A major difficulty is that there is no standardized definition among pathologists; Dunn et al. ^[12] define PNI as the presence of malignant cells in the perineural space with total or nearly total circumferential nerve involvement on tangential histopathological sections ^[12]; however both this definition and Liebig's ^[5] fail to make a clear distinction between perineural dissemination or finding of tumor cells in and around the perineural space without invasion of the nerve fascicle or intraneural dissemination, which may affect the assessment of prognostic influence.
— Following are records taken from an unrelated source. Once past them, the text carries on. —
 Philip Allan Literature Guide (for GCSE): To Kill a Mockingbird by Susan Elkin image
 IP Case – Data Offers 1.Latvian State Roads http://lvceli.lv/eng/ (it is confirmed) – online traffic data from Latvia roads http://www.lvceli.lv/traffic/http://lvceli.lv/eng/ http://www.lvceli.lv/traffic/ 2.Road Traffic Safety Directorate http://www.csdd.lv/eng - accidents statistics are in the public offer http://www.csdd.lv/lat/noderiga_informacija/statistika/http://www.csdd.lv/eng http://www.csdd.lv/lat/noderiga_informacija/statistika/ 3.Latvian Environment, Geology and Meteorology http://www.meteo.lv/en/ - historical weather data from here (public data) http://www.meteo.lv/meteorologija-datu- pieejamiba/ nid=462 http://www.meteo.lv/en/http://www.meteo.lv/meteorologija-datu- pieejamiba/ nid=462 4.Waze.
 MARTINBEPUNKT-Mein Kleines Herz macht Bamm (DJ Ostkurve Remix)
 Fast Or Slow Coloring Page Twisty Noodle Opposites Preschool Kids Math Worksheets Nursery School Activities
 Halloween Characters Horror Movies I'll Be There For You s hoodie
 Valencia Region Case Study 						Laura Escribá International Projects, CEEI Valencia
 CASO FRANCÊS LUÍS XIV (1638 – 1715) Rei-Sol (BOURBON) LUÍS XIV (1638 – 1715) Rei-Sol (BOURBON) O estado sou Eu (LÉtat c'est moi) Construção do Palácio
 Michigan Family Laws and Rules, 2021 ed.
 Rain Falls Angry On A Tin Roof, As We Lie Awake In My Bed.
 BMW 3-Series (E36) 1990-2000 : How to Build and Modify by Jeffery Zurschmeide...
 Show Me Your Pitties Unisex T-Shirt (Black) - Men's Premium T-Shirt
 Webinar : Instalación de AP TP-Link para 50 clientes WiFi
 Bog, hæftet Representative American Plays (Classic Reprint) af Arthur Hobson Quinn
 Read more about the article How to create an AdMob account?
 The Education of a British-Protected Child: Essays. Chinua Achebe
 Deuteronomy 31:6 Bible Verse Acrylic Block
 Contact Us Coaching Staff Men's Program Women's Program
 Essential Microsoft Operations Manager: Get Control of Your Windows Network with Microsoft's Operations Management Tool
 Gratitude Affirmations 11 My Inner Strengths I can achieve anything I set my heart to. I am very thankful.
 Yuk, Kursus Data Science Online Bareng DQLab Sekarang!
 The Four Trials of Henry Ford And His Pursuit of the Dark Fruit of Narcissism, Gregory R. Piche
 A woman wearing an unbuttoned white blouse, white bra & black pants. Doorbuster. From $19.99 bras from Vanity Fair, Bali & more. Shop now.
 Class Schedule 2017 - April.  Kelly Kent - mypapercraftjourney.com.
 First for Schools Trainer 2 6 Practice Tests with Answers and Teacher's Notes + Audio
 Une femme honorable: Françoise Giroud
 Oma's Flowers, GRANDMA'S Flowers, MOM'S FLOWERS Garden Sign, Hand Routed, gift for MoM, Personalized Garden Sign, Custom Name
The centrifugal or centripetal spread ^[13] of the tumor along the nerve is probably the main mechanism related to the increased local recurrence observed in IPN. Although neural spread greater than 2 cm is unusual, it has been described in distances up to 12 cm ^[13].

Methods

All studies that evaluated IPN in patients with laryngeal SCC were included. There was no restriction on study design, year of publication, or language. Only studies published with full text were included. Overall survival, disease-free survival and locoregional recurrence were evaluated.

Excluded were studies where there is no analytical distinction between multiple primary disease sites, non-surgical treatment, studies that primarily evaluate surgical technique, studies that evaluate specific head and neck cancer population, duplicate studies, or studies with replicated casuistry, “in vitro” studies, and studies that primarily evaluate toxicity or quality of life (Fig. 1).

Fig. 1
Flow chart.

Statistical analysis

Outcomes were treated as categorical and analyzed with relative risk including 95% Confidence Interval (95% CI). Significant heterogeneity was defined as I² > 50%. A random effect model was used except when statistical heterogeneity was not significant. The funnel plot was used for heterogeneity assessment. Analyses were developed in RevMan 5.4 and R software, in the “Meta-Analysis” package.

Results

Two-year overall survival

The funnel plot, used to assess publication bias, identified potential bias (Fig. 2).

Fig. 2
Funnel plot of the 2-year survival meta-analysis.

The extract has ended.